The role of businesses

 

SO: For businesses to be part of the solution to the current global crisis, they must ensure that women and girls are supported both during the pandemic and through the economic recovery. The SDGs provide a space for these actors to come together and collaborate to find solutions, channel investment and explore better, more sustainable ways forward.

HM: We also want businesses to think about the way they support women both within their organisations, by promoting them as leaders for example, but also in their supply chains, and how the products and services they create are inclusive of women, women-founded businesses and women customers.

SO: We operate on the principle that, wherever possible, companies should seek to support women across the value chain and in the communities where they operate. The Women’s Empowerment Principles (the “WEPs”), our joint initiative with UN Women, has been guiding companies on how to advance gender equality for over 10 years and clearly set out that a company’s responsibility to respect and support women’s rights does not end at the company’s walls.

HM: There are also incredible benefits for corporations partnering with organisations focussing on women’s economic empowerment. By working with organisations like ours to develop projects that enable women to fulfil their potential, you can also grow your business and client base in a sustainable and ethical way.

SO: It’s also important to recognise that small businesses too have their part to play to.

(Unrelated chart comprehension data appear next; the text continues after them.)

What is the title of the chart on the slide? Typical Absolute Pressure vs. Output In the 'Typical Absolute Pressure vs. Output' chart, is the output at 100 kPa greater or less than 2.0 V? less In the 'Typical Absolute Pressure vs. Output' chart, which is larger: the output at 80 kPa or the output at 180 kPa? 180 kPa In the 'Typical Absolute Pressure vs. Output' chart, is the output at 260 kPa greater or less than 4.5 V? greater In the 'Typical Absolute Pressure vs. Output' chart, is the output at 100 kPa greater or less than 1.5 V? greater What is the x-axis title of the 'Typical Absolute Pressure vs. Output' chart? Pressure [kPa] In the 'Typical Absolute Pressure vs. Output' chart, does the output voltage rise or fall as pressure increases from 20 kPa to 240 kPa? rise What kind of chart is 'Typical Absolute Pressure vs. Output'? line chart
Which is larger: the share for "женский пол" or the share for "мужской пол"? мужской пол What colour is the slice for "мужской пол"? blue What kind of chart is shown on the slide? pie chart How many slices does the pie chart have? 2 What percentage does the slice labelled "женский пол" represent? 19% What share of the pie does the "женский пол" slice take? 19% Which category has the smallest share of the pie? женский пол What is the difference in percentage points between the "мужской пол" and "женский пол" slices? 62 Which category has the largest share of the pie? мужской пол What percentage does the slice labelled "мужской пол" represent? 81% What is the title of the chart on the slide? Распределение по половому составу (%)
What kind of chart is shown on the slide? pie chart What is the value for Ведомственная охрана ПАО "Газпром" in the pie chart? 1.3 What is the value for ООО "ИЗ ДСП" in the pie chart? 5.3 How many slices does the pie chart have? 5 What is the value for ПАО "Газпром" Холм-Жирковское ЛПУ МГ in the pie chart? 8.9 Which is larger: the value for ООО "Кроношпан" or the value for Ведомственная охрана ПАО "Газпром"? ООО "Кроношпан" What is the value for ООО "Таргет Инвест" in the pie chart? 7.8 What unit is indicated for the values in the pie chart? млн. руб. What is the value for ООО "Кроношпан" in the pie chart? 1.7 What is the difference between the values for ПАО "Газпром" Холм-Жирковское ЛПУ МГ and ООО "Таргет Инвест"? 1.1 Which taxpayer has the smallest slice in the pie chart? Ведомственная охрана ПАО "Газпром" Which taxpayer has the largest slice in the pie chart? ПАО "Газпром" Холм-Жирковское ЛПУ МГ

Around 90% of the world’s businesses are SMEs, yet according to our 2020 Global Trends Report, based on the results from the WEPs Gender Gap Analysis tool, only 8% of the companies, large and small, have a robust due diligence or assessment process for suppliers and vendors – so we don’t know the extent to which women are represented in supply chains. Our Target Gender Equality COVID-19 Quiz data show that only 31% of surveyed companies, of all sizes, have taken steps to help mitigate the negative impacts of COVID-19 on women-owned businesses and support their recovery. Small businesses galvanising around the SDGs to collectively promote gender equality could be a huge catalyst for social, cultural and economic advancement and I encourage SMEs (and companies of all sizes) to sign up to the WEPs and take action.

What we’re hoping for following this Women’s Entrepreneurship Day

 

SO: Following this Women’s Entrepreneurship Day, I would ask that businesses large and small put women and girls at the centre of their plans for 2021 – both internally but also with a broader world-view. Strong international cooperation is needed now more than ever to ensure that countries have the means to recover from the pandemic, build back better and achieve the Sustainable Development Goals. At the UN Global Compact, we are also calling on companies to strive for gender balance. Through our Target Gender Equality programme, we are supporting companies to set and meet ambitious targets for women’s representation in leadership. In growing the programme, I am hopeful that we can challenge companies to set targets for women’s representation across all areas of business, including targets for procurement spend on women-owned businesses. The time to push for gender inclusivity in business is now.

HM: This Women’s Entrepreneurship Day week our message to businesses worldwide, of any size, echoes your own: to join Paypal, Salesforce, Qualcomm, Bank of America and many other visionary companies on our mission, in placing advancing women’s entrepreneurship in low and middle income countries at the heart of your commitment to the UN SDGs. You can do this by partnering with the Foundation to empower women business owners and enabling more equal, resilient and prosperous communities, economies and futures around the world.